Sadly, we can no longer hang out with George any longer around the Hangman’s Tree Bar, the building was condemned and shut down and its ultimate fate is still in the air. ‘George’ was the name for the dummy stuffed in old clothes that for years has been hung from the second story roof at the very spot of the infamous and long chopped down tree that was one of the more popular hanging spots in a town that conducted over 1000 hangings in the 1800’s.

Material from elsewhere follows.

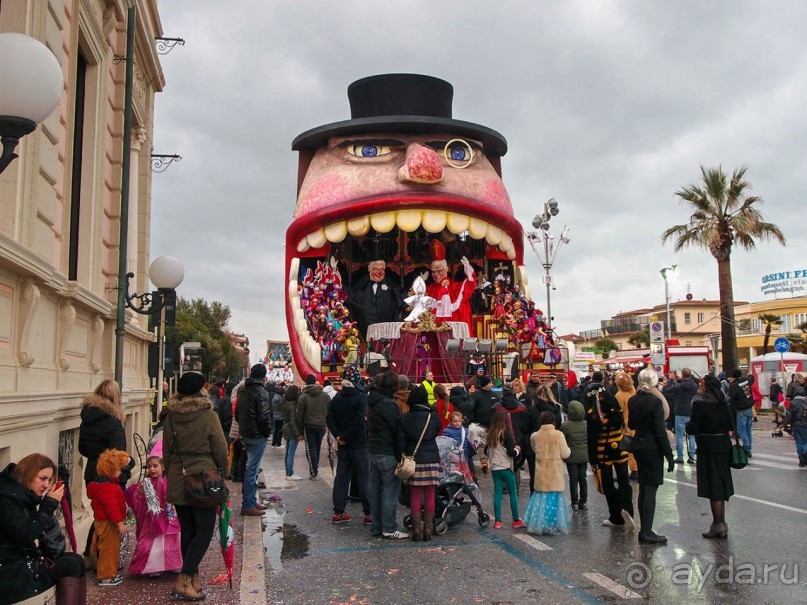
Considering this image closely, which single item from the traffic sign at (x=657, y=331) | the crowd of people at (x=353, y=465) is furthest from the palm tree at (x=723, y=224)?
the crowd of people at (x=353, y=465)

As one might think, there are a load of ghost stories tied to this spot and tethered to the bar, a local institution since the 1930’s, with a variety of tales strung out through the years. Still, when it came to tying up a new song about this obvious choice among the landmarks, a slightly different course was used; the ‘hangtown fry,’ still found on many a breakfast menu in the region. There are two stories of how it came about; one was that the meal was the ‘last meal’ request of a convicted man before wearing the noose, and the other was that a miner who had just made a strike came into what eventually was called the El Dorado and ordered a meal made up of the most difficult to acquire ingredients in the booming mining village….eggs, bacon, and oysters. Cost of this feast was about six dollars, which was a lot of money then and it became a badge of success of the miner who’d made it after living off what he could hunt, fish and supplement with canned beans.

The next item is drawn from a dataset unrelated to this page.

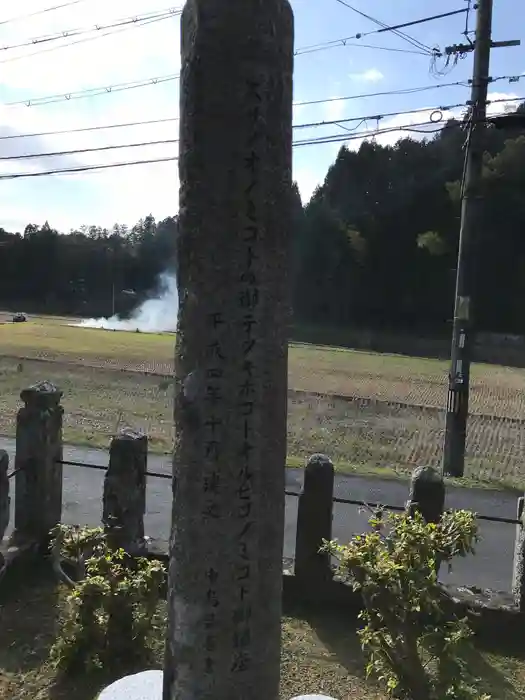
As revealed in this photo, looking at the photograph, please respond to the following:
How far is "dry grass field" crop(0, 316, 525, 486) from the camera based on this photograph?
41.2 feet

The Hangman's Tree is in the upper left of this 1850's photo.
Hangtown, cir. 1860 - OAC photo
This little slide blues number written in April 2011 is what could be called a first cooking song.

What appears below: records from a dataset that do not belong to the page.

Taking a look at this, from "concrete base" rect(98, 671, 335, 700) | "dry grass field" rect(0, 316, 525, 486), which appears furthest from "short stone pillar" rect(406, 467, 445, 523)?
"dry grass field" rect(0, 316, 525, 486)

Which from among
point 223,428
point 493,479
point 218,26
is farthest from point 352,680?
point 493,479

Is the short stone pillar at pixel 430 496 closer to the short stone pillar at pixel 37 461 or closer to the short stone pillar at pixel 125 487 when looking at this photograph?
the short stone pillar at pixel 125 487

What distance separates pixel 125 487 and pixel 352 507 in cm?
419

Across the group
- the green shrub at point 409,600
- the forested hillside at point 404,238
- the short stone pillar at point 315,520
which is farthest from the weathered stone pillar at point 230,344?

HANGTOWN FRY © Radio Flier Music
Let me tell you clampers how it all begun
They called it Hangtown then, they call it
“Boys I struck the lode and it ain’t no joke”
Pulls a one pound nugget from his leather poke
“I’m a hungry miner, been livin’ on beans”
“Cook up the most expensive food you’re offer’in”
Chorus) You ease in some eggs, big slice of bacon
Slip in the oysters, get the pan to shakin’
Roll ‘em up and flip that omelet, to the sky
You’ve got the Hangtown Fry, the Hangtown Fry
Mining town justice when you play it loose
Was a dance with Satan from the hangman’s noose
When desperados choose to kill and steal
They order this concoction for a last meal
Plaque inscription: NO. 141 HANGMAN'S TREE - In the days of 1849, when this city was called Hangtown, vigilantes executed many men for various crimes. This was the site of Hay Yard, on which stood the 'Hangman's Tree.' The stump of the tree is under the building on which the plaque is placed.